In telecommunications and computer networking, a directory service is a function that maps to and from human-readable names and computer-readable addresses, not intended to be a search engine. By not being a search engine, it requires knowledge of unambiguous or minimally ambiguous computer-friendly identifiers and relatively human-friendly identifiers.
To draw the analogy to the well-known telephone directory service, the user commonly requests the telephone number corresponding to a name. If there are multiple subscribers with the name "Starbucks Coffee", the operator may need to ask disambiguating questions such as location of the particular store.

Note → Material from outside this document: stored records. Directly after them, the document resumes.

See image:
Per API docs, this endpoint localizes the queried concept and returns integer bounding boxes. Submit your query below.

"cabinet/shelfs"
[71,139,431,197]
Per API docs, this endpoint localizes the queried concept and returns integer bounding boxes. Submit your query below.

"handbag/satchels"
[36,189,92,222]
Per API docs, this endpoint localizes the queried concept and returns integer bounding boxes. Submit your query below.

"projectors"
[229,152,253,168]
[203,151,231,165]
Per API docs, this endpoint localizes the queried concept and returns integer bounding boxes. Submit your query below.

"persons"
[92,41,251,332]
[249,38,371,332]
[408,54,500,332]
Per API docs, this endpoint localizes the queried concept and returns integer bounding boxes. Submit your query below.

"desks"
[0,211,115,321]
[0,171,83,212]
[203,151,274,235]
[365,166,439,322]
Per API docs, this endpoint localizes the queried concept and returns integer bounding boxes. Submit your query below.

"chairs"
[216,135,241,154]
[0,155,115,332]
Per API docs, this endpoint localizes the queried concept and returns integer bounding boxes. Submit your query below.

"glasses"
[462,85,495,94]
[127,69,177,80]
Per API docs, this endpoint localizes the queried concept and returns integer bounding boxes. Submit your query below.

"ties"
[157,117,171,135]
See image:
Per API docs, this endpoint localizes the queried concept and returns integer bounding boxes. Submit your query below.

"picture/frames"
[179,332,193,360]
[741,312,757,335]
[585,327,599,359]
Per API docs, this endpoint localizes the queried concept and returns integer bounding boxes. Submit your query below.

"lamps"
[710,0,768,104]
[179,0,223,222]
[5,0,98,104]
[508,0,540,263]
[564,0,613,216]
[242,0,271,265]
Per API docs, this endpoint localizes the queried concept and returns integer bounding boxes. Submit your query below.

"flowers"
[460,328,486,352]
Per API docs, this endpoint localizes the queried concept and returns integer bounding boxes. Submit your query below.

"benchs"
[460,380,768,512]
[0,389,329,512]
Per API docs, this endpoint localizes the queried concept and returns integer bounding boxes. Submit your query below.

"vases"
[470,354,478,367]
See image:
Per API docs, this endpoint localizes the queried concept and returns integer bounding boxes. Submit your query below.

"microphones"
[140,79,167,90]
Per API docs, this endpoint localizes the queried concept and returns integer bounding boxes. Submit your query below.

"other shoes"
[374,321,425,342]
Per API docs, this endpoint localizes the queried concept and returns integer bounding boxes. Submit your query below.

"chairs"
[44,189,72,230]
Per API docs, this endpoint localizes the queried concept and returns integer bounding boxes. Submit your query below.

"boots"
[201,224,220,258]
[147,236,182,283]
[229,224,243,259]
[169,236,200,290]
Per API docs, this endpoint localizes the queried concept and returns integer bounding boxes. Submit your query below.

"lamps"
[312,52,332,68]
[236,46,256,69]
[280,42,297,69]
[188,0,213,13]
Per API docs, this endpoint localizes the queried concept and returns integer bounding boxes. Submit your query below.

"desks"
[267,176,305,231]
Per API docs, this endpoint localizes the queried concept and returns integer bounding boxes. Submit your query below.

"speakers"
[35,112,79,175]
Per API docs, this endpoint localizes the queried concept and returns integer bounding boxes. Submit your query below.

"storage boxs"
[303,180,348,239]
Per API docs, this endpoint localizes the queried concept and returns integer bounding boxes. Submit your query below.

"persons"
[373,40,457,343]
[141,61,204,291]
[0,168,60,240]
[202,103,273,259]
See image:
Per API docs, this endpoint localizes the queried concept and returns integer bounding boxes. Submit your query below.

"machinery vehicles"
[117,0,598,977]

The "reverse lookup" function, less generally available to telephone users, also has much less ambiguity. In most cases, only one name corresponds to a given telephone number or computer identifier. There are exceptions when calls are automatically forwarded from multiple names to the same number, or where there may be aliases for a number (e.g., local police department name, the number dialed to reach a public safety answering point, such as 911 or 112.
In the Internet, the primary directory service is the Domain Name System. Over time, it has acquired additional applications for security and management, but it is not intended to find things by concept alone. A search engine can look for all restaurants offering coffee in a given location; DNS cannot.
Various proprietary directory services, such as Microsoft Active Directory, can have intermediate capabilities, such "get the nearest printer".